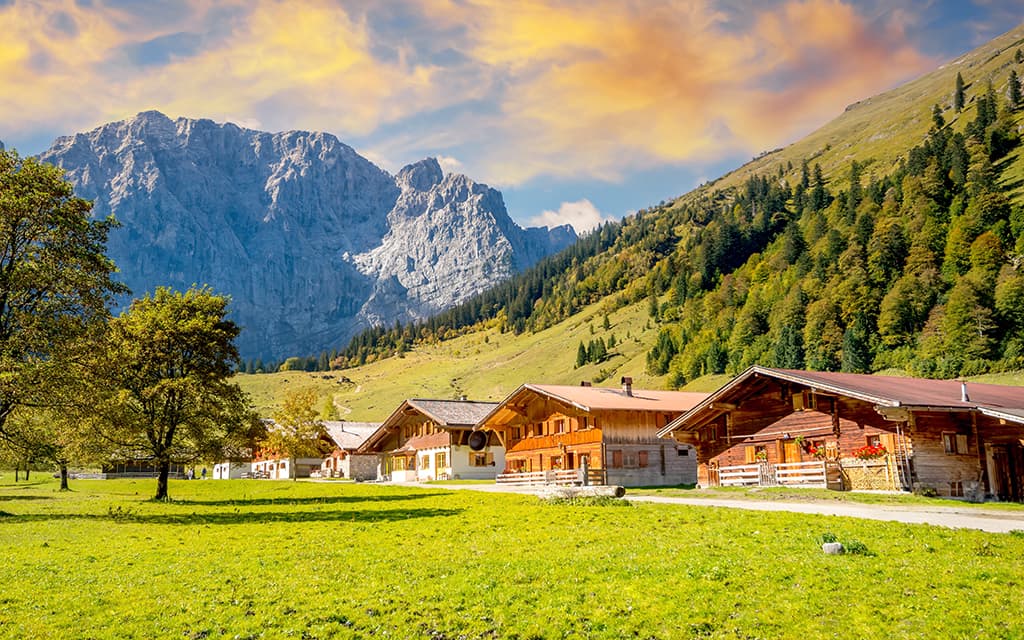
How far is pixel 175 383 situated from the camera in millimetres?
41375

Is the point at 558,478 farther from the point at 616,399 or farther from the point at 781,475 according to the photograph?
the point at 781,475

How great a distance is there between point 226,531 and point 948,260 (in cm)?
16081

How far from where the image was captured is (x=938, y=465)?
34500mm

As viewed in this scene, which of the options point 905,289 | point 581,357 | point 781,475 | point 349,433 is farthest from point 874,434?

· · · · ·

Work instructions:
Revise the records above so that "photograph" is replaced with "image" and everything else stays the same. Leave the pictures out of your answer.

Task solution:
How far is pixel 175 383 situated from the camera in millimetres?
41375

Is the point at 558,478 farther from the point at 616,399 or farther from the point at 781,475 according to the image?
the point at 781,475

How great a distance is there between point 226,531 and point 948,260 (in cm)?
16081

How far from where the image was captured is (x=938, y=465)?
34500mm

As viewed in this scene, which of the options point 905,289 | point 581,357 | point 781,475 | point 349,433 is farthest from point 874,434?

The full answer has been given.